▶ **About this exercise**: Exactly as they appear below, repeat the lines from the one with "genus: Crocuta" through the one with "category: gazelle thomsons", and no others.

* * *

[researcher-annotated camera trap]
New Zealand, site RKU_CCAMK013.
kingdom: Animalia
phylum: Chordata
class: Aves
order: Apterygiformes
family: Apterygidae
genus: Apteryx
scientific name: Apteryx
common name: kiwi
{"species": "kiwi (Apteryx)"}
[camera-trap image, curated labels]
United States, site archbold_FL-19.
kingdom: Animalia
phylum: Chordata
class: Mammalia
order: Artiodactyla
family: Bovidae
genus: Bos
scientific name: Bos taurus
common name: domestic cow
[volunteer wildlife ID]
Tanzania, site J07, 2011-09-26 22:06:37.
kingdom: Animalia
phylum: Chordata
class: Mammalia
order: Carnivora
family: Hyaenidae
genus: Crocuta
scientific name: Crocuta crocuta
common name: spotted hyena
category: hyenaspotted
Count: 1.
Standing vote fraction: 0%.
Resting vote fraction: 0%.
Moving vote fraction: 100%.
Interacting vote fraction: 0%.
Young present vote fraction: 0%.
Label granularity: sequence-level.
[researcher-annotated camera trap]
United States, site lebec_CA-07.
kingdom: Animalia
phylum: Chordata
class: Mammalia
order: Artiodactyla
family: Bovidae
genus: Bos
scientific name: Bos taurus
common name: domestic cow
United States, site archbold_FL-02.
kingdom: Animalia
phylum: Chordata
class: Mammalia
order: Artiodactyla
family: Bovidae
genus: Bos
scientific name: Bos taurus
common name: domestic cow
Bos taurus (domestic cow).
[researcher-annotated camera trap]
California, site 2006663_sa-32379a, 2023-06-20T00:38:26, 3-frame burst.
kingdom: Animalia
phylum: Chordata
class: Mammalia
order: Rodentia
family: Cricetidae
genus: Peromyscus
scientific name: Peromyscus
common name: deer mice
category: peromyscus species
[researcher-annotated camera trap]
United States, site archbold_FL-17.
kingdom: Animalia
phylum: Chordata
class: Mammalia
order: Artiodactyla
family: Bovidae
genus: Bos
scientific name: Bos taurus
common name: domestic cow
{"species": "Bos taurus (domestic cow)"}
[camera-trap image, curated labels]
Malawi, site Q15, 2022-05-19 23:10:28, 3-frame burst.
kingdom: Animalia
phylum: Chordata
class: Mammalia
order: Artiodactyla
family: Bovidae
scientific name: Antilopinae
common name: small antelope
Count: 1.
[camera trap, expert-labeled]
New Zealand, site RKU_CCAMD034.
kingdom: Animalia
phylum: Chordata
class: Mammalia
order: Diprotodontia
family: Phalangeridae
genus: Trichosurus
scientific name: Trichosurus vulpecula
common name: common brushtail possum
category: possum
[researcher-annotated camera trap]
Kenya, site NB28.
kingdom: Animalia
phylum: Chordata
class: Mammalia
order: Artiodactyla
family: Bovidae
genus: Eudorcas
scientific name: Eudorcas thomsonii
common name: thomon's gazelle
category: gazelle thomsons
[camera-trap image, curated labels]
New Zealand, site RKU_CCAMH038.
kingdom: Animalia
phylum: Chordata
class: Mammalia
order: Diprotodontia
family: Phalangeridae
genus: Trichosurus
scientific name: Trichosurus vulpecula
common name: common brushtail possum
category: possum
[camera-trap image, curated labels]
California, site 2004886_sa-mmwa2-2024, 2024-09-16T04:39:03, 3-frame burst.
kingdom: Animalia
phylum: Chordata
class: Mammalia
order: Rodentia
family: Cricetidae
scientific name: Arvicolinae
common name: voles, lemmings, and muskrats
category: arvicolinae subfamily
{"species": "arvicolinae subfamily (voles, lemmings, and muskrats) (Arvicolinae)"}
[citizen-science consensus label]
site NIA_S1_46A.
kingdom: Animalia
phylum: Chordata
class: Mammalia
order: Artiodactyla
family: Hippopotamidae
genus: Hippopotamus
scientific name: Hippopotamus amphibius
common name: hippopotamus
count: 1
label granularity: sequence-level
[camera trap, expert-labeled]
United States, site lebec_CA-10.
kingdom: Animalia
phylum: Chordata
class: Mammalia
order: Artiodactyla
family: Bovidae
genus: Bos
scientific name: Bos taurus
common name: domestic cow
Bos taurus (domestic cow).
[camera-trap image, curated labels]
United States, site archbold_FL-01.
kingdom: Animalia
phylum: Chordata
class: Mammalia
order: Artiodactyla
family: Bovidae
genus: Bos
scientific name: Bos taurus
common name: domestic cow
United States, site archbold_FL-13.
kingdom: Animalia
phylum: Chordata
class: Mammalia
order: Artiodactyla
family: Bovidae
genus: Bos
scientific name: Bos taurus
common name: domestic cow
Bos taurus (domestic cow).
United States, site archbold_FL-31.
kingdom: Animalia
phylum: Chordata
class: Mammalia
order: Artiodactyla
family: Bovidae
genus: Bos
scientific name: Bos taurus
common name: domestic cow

* * *

▶ **Solved problem**:
genus: Crocuta
scientific name: Crocuta crocuta
common name: spotted hyena
category: hyenaspotted
Count: 1.
Standing vote fraction: 0%.
Resting vote fraction: 0%.
Moving vote fraction: 100%.
Interacting vote fraction: 0%.
Young present vote fraction: 0%.
Label granularity: sequence-level.
[researcher-annotated camera trap]
United States, site lebec_CA-07.
kingdom: Animalia
phylum: Chordata
class: Mammalia
order: Artiodactyla
family: Bovidae
genus: Bos
scientific name: Bos taurus
common name: domestic cow
United States, site archbold_FL-02.
kingdom: Animalia
phylum: Chordata
class: Mammalia
order: Artiodactyla
family: Bovidae
genus: Bos
scientific name: Bos taurus
common name: domestic cow
Bos taurus (domestic cow).
[researcher-annotated camera trap]
California, site 2006663_sa-32379a, 2023-06-20T00:38:26, 3-frame burst.
kingdom: Animalia
phylum: Chordata
class: Mammalia
order: Rodentia
family: Cricetidae
genus: Peromyscus
scientific name: Peromyscus
common name: deer mice
category: peromyscus species
[researcher-annotated camera trap]
United States, site archbold_FL-17.
kingdom: Animalia
phylum: Chordata
class: Mammalia
order: Artiodactyla
family: Bovidae
genus: Bos
scientific name: Bos taurus
common name: domestic cow
{"species": "Bos taurus (domestic cow)"}
[camera-trap image, curated labels]
Malawi, site Q15, 2022-05-19 23:10:28, 3-frame burst.
kingdom: Animalia
phylum: Chordata
class: Mammalia
order: Artiodactyla
family: Bovidae
scientific name: Antilopinae
common name: small antelope
Count: 1.
[camera trap, expert-labeled]
New Zealand, site RKU_CCAMD034.
kingdom: Animalia
phylum: Chordata
class: Mammalia
order: Diprotodontia
family: Phalangeridae
genus: Trichosurus
scientific name: Trichosurus vulpecula
common name: common brushtail possum
category: possum
[researcher-annotated camera trap]
Kenya, site NB28.
kingdom: Animalia
phylum: Chordata
class: Mammalia
order: Artiodactyla
family: Bovidae
genus: Eudorcas
scientific name: Eudorcas thomsonii
common name: thomon's gazelle
category: gazelle thomsons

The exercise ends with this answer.